From the mouths of babes is right.

My kids go to a daycare which is REALLY mixed, and has a high number of foster kids. They get a TON of kids coming and going of all sorts of ethnicity. I usually know the other kids by name, but whenever my oldest gets a new classmate he struggles to describe them to me. He is almost four and JUST barely started to notice not everyone is the same color as him. His vocabulary is limited, as is his ability to create analogies, but he'll suprise me sometimes.

"You know, Brian, BRIAN?!! He's a boy, big, but not big like me. Bigger than Angela with hair like Astroboy? You know, BRIIIIIAAANNN! Brian likes Ironman and has Spiderman shoes, and his arms are like chocolate lollipops not like strawberry lollipops like mine. But I like the chocolote lollipops better because they have the stuff on the inside. Brian pushed me today, but he said sorry. Can I have some candy?"

Meanwhile, my Grandma will whisper anytime she describes a skin color.

"Well Laree, you don't have as many (whispered, but innocuous description here) in AZ as we do here. You have to deal with all the (whisperwhisper )"
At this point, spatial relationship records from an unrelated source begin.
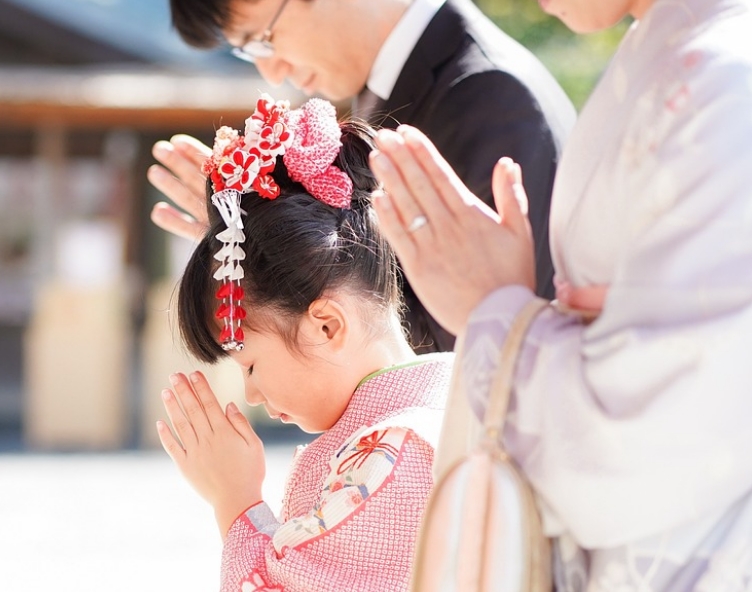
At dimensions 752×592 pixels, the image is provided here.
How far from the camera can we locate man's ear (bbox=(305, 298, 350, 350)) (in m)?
2.27

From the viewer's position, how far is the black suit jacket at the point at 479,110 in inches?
105

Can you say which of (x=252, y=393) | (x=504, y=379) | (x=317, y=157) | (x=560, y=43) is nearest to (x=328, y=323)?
(x=252, y=393)

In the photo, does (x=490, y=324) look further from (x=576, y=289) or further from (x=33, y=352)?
(x=33, y=352)

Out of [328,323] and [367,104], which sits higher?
[328,323]

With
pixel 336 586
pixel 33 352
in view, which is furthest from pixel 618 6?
pixel 33 352

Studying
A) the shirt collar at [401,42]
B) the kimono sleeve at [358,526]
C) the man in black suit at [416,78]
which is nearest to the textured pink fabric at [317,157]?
the man in black suit at [416,78]

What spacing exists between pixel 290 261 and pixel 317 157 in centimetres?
21

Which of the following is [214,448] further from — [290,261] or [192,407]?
[290,261]

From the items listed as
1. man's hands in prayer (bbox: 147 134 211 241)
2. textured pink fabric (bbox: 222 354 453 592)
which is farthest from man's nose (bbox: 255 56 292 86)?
textured pink fabric (bbox: 222 354 453 592)

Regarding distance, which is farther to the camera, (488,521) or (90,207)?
(90,207)

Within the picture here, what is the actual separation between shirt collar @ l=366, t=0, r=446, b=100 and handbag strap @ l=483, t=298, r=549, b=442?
155 centimetres

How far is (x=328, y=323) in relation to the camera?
2281mm

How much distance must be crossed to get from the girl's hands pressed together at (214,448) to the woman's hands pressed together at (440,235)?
0.86 metres

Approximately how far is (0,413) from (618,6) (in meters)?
11.2
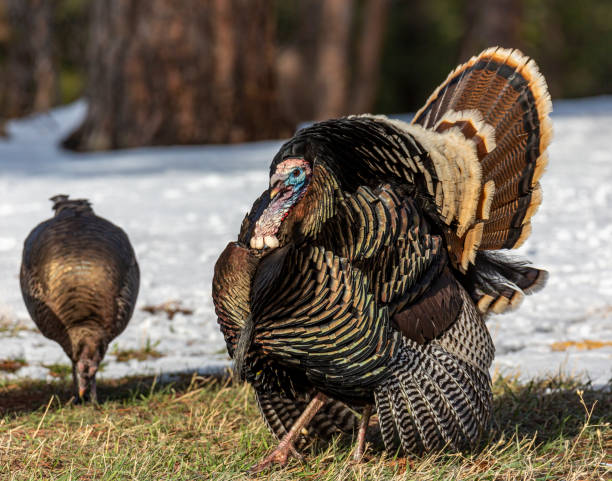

Different generations, I suppose.
 
My mother once told me a story about when she was little. It's cute in a way, but sad that the circumstances existed for it to even happen. Grandma and Grandpa drove my mother and her twin sister to Texas when they were little to visit their older brother who was in the military at the time. They went to a park. In the park there were two drinking fountains. One had a sign that said, "white water," and the other had a sign that said, "colored water." It was a hot day and a lot of people were lining up for the drinking fountain. My mother and her sister are white, but they got in the "colored" water line. When it was there turn, they stood there just running the water and staring at it. The man behind them asked why they were holding up the line. He probably got a chuckle when he heard the little white girls from up north say that they were watching the water and waiting for it to change color because they had never seen colored water before. Again, it's cute but sad.
 
I was flabbergasted when my husband's grandmother said, "Well, you know the ------ don't come out at night."

That was in response to why the elementary winter concert had to be during the day, so all the kids could be there. Gramma was complaining that then not all of the parents could get there.

My response to her: "What are they afraid of the dark?"

To which she replied: "No, they just don't go places in the evenings."

I patiently explained to her that in our area, most (not all, mind you) people of that race are of a lower socio-economic status and probably couldn't get their kids there because they were working in the evenings/nights.

She didn't say anything after that and moved to a different room. My husband asked what happened, and I told him. He said, "Good for you! She needs to picked at every now and then!" He's good for picking at her too, and I got a wink out Grampa for saying that. By the next day I was forgiven though, because I showed an interest in aprons, so all is good.